The cost to this angry passenger in time, money and grief was greatly out-of-proportion with whatever mistake he made.
We finally got on our plane and took off at 8:35 PM. We were due to land around 9:00 PM. By this time the Bradley flight had been pushed back to 9:15 PM.
We were assured by the lead gate agent that United at O’Hare would know we were coming and the circumstances and would help out. Empty words! I can tell you now no one at O’Hare or within United did anything to help us!
We landed a few minutes after nine, taxied to the gate and waited!
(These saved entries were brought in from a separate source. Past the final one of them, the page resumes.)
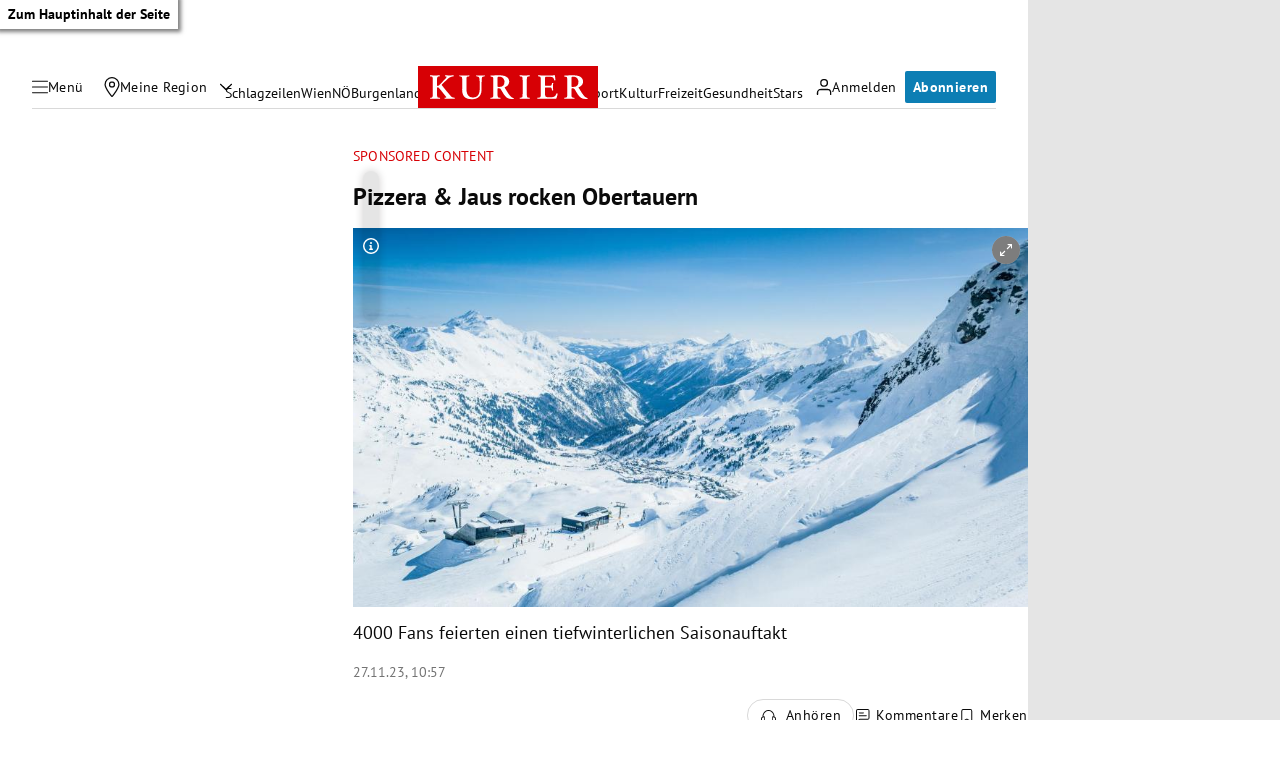

--- FILE ---
content_type: application/javascript; charset=utf-8
request_url: https://fundingchoicesmessages.google.com/f/AGSKWxUGOa07VeblSpWBCw7A8q1Pm3L_3GCJbRhkRhframUK6aZToI5Nj8TWyNneVvzO_ObPo_o5p7f-hJc88am5XyBXBitGPheNLncsmsGuXFPsvxMttz_GLXBZzyzgyE3v8P3cbuTI_18oR4PXVJkkC45oQ68wcul4irvutyVoTDUusZfjTrQUruoSl62c/_/ads_manager._672x120_/adframe728bot./wedel_ad./pb.min.
body_size: -1290
content:
window['dbba0b75-28db-4762-bca1-26ec626e9871'] = true;

--- FILE ---
content_type: application/javascript
request_url: https://kurier.at/assets/main/js/gallerySlider.BLlkNlBf.js
body_size: 184
content:
var d=Object.defineProperty;var h=(r,e,t)=>e in r?d(r,e,{enumerable:!0,configurable:!0,writable:!0,value:t}):r[e]=t;var i=(r,e,t)=>h(r,typeof e!="symbol"?e+"":e,t);import{t as s}from"./main.C0ghmOIE.js";import"./youTube.BwJlcIJi.js";class o{constructor(e){i(this,"_currentSlide",-1);i(this,"prev");i(this,"next");i(this,"scrollContainer");i(this,"slides");i(this,"liveRegion");i(this,"totalSlides");i(this,"observer",new IntersectionObserver(e=>{e.forEach(t=>{const l=Array.from(this.slides).findIndex(n=>n===t.target);t.intersectionRatio===1&&(this.currentSlide=l)})},{root:this.scrollContainer,threshold:1}));this.el=e,this.prev=this.el.querySelector(".prev"),this.next=this.el.querySelector(".next"),this.scrollContainer=this.el.querySelector(".gallerySlider-inner"),this.slides=this.el.querySelectorAll(".gallerySlider-slide"),this.liveRegion=this.el.querySelector('[role="status"]'),this.totalSlides=this.slides.length,this.slides.forEach(t=>{this.observer.observe(t)}),this.next&&this.next.addEventListener("click",()=>{this.currentSlide<this.totalSlides-1&&(this.currentSlide+=1),s()}),this.prev&&this.prev.addEventListener("click",()=>{this.currentSlide>0&&(this.currentSlide-=1),s()}),this.currentSlide=0}updateLiveRegion(){this.liveRegion&&(this.liveRegion.textContent=`Slide ${this.currentSlide+1} von ${this.slides.length}`)}updateSlidesInert(){this.slides.forEach((e,t)=>{t===this._currentSlide?e.removeAttribute("inert"):e.setAttribute("inert","")})}get currentSlide(){return this._currentSlide}set currentSlide(e){this._currentSlide!==e&&(this._currentSlide=e,e===this.totalSlides-1?(this.next.classList.add("arrow-hidden"),this.next.setAttribute("aria-disabled","true")):(this.next.classList.remove("arrow-hidden"),this.next.setAttribute("aria-disabled","false")),e===0?(this.prev.classList.add("arrow-hidden"),this.prev.setAttribute("aria-disabled","true")):(this.prev.classList.remove("arrow-hidden"),this.prev.setAttribute("aria-disabled","false")),this.scrollContainer.scrollLeft=this.slideWidth*e,this.el.dispatchEvent(new CustomEvent("onSlideChange",{detail:e})),this.updateSlidesInert(),this.updateLiveRegion())}get slideWidth(){return this.slides.item(0).clientWidth}}document.querySelectorAll("[data-gallery-slider]").forEach(r=>{new o(r)});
The pilot came on the PA to say United knew we were there, that the gate was available, but there was no one to allow our plane to open its door.
Tick, tick, tick.
My phone rang. It was an automated robotic voice from United. Because of the delay they had re-booked us and we would now leave Sunday at 7:15 PM. United had arranged for us to spend the next 22 hours at O’Hare!
We weren’t about to give up.
Our flight from Milwaukee arrived at Concourse F. We were departing from Concourse C. The walk was prohibitively long, but there is a shuttle. We ran to it.
Am I out-of-shape? Yes. Desperate times call for desperate measures.
It was then I began to worry for my life. I was huffing and puffing. My heart was pounding. Today every bit of me is sore.
The shuttle between the terminals crosses over active taxiways. Our driver gave way to planes heading to runways and gates. At one point she also did a full 360° turn! Who knows why?
As we crossed the tarmac I saw our A320 still at the gate with a food service vehicle alongside.
I was first off the bus, ran upstairs and down the concourse to a deserted Gate C11. There were two agents finishing up their paperwork. The door to the jetway was closed.
“There are four of us going to Hartford,” I yelled. “Please let us on.”
“Where are they?” he asked.
I told him they were coming off the shuttle. He turned to the other agent and asked if the plane’s door was still open?
The plane’s door closed a few seconds after the four of us were escorted on!
I am left with a few questions.
Why didn’t the Milwaukee United agents try and make us feel like they had our best interests at heart? Even an “I tried, but failed,” would have made us happy. They didn’t lift a finger on our behalf. They acted like there was no upside to making us happy. Maybe there isn’t.
Why did so many people insist United would do something in Chicago when they actually did nothing?
Why did United do nothing?
Why did United re-book us for a flight that would have forced us to spend 22 hours in the airport when we could have made (and actually did make) the outbound flight? Why not hold the plane (which was making its last run of the day) another few minutes?
What value did United put on the 88 man hours that would be wasted.
Why did I consistently find more trustworthy and up-to-date information on Flightaware.com than from United’s agents and their terminal monitors?
By the way, our bag made it on the flight too!